取り組む課題
[1] 加水保温法の記事のうち、「熱いお湯をそのまま保温するよ」から「度はおよそ60℃になります。」までの箇所を一字も変えずに書き写してください。
[2] 加水保温法の記事で「はじめは80℃のお湯のままの方が」で始まる段落を、主な事実を残して箇条書きにまとめ直してください。

原文
━━━━

LABORATORY熱の実験室

 
熱の実験室-新館
第13回 加水保温法
新館は、4人の若手メンバーが交代で担当します
 唐突ですが、

 熱いお湯をそのまま保温するよりも、水を加えてカサを増した方が冷めにくいことがあるそうなのです。本当なのでしょうか。
実験実施: 2008年4月

 ● 実験-1

(1)
 2個のビーカーに同量のお湯を用意します。量はそれぞれ600mlで、温度は80℃です。
A:80℃ 600ml B:80℃ 600ml
(2)
 一方に水を入れます。水の量は300mlで、温度は20℃です。
A B
(3)
 水を加えた方はよく混ぜ、温度を均一にします。この場合、温度はおよそ60℃になります。
A:80℃ 600ml B:60℃ 900ml

 両方のお湯の冷めていく様子を見てみましょう。
※ 実際は右の写真のように測定しました。温度センサは弊社製シース熱電対を用いています。
 はじめは80℃のお湯のままの方が当然温度が高いのですが、徐々に冷えてくるにつれ、Bの冷え方がAよりも緩やかになってきます。そして、2時間くらいの所でついにAがBを下回りました。最も差の大きい所でも1℃程度とごくわずかですが、この逆転が最後まで続き、両方とも室温まで冷えました。

━━━━

データ抜粋
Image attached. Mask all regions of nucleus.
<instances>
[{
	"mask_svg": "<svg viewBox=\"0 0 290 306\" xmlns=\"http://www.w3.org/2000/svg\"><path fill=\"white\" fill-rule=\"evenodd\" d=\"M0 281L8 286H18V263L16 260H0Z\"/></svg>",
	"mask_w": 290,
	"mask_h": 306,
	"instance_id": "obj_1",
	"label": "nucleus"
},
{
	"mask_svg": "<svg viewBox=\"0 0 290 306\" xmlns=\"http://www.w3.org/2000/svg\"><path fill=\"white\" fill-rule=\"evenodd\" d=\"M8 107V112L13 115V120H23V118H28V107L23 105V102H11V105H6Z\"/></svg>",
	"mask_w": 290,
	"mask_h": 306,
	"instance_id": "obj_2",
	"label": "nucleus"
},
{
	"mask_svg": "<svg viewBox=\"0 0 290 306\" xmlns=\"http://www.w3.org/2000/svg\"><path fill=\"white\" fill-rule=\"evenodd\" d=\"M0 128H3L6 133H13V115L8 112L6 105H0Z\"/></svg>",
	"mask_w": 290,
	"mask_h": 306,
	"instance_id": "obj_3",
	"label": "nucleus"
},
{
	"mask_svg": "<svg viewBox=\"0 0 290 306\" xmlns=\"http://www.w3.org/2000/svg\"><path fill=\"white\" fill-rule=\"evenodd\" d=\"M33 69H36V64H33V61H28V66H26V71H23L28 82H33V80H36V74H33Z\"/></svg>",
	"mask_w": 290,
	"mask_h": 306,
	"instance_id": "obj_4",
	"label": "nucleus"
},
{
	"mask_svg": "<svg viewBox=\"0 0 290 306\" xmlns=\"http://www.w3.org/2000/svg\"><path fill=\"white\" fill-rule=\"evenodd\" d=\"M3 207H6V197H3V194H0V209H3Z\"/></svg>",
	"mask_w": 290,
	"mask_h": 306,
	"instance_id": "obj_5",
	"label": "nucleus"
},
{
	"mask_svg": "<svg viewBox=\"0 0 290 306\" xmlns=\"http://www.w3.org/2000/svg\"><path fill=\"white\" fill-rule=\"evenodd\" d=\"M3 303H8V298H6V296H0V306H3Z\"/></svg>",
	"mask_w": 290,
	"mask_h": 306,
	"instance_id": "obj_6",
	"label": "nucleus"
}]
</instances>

━━━━

課題の解答
[1]
熱いお湯をそのまま保温するよりも、水を加えてカサを増した方が冷めにくいことがあるそうなのです。本当なのでしょうか。
実験実施: 2008年4月

 ● 実験-1

(1)
 2個のビーカーに同量のお湯を用意します。量はそれぞれ600mlで、温度は80℃です。
A:80℃ 600ml B:80℃ 600ml
(2)
 一方に水を入れます。水の量は300mlで、温度は20℃です。
A B
(3)
 水を加えた方はよく混ぜ、温度を均一にします。この場合、温度はおよそ60℃になります。

[2]
- はじめは80℃のお湯のままのAの方が温度が高い。
- 冷えていくにつれ、Bの冷え方がAより緩やかになる。
- 2時間くらいの所でAがBを下回った。
- 差は最も大きい所でも1℃程度だが、この逆転は最後まで続いた。
- 両方とも室温まで冷えた。